Le Correspondant
- Categories: Opinion press
- Frequency: Weekly (1829–1831) Monthly (1843–1868) Biweekly (1869–1937)
- Founder: Louis de Carné, Edmond de Cazalès, Camille-Augustin de Meaux
- First issue: March 1829
- Final issue: 1937
- Country: France
- Based in: Paris
- Language: French

= Le Correspondant =

Le Correspondent was a French Catholic review, founded in March 1829 by Louis de Carné, Edmond de Cazalès, and Camille-Augustin de Meaux. The motto of this moderately royalist Catholic review was "Liberté civile et religieuse par tout l’univers" ("Civil and religious liberty throughout the universe"). Publication ceased in 1831 but was revived in 1843 as a monthly review under the direction of Edmond Wilson and Victor-Amédée Waille (1798–1876). Jean Luglien de Jouenne d'Esgrigny was one of its initial shareholders.

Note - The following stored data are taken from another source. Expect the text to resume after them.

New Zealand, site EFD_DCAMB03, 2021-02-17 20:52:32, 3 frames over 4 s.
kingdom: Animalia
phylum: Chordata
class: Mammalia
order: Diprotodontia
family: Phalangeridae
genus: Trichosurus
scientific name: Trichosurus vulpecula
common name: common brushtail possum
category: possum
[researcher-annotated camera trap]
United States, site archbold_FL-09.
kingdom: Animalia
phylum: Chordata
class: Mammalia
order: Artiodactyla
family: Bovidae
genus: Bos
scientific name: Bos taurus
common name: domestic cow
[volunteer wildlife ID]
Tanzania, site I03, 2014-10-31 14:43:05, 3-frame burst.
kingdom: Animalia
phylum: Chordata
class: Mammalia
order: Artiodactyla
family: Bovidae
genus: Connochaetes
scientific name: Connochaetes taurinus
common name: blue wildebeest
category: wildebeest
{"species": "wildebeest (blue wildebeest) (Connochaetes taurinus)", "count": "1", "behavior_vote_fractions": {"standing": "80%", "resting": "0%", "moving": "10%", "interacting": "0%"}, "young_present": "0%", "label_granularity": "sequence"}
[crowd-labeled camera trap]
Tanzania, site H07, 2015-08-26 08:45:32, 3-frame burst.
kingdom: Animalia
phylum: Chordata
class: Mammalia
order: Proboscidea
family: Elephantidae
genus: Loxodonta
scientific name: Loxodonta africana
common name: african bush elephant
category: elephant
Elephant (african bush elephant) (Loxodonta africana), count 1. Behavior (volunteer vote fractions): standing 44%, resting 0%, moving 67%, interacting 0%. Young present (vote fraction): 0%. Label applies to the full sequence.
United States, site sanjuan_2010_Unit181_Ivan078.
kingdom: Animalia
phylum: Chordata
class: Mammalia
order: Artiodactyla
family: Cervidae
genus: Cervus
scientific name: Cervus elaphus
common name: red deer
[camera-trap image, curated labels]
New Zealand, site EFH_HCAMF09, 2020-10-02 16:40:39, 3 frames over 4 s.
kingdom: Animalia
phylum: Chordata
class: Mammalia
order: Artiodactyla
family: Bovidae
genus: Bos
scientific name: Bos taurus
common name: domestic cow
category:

After a period of dormancy, it was relaunched in 1855 by Charles de Montalembert as a Catholic opposition organ to the Second Empire and the journal L'Univers by Louis Veuillot. Le Correspondent became a platform for liberal Catholics and moderate royalists concerned about the almost complete alignment of the French Church with imperial authority and opposed to reactionary theories promoted by the pontifical authorities.

== Editorial Committee ==
The editorial committee included Montalembert, the Comte de Falloux, Albert de Broglie, journalist Charles Lenormant, Augustin Cochin, and Théophile Foisset. Key contributors included clergymen Félix Dupanloup and Henri Lacordaire, as well as former ministers Abel-François Villemain and Saint-Marc Girardin.

Notable publications in Le Correspondent include Lacordaire's 1856 tribute to Frédéric Ozanam, who died in 1853, and his "Letters to a Young Man on Christian Life." Albert de Broglie contributed a study on "The Church and the Roman Empire in the Fourth Century," while Montalembert published excerpts from The Monks of the West.

Armand de Melun and Augustin Cochin addressed social issues, helping define the emerging social Catholic movement.

== Suspension and Final Years ==
Le Correspondent was suspended on September 10, 1870, following the death of Montalembert and the establishment of the Third Republic. It resumed publication on June 25, 1871, continuing until 1937, when it was absorbed by the Jesuit French review Études.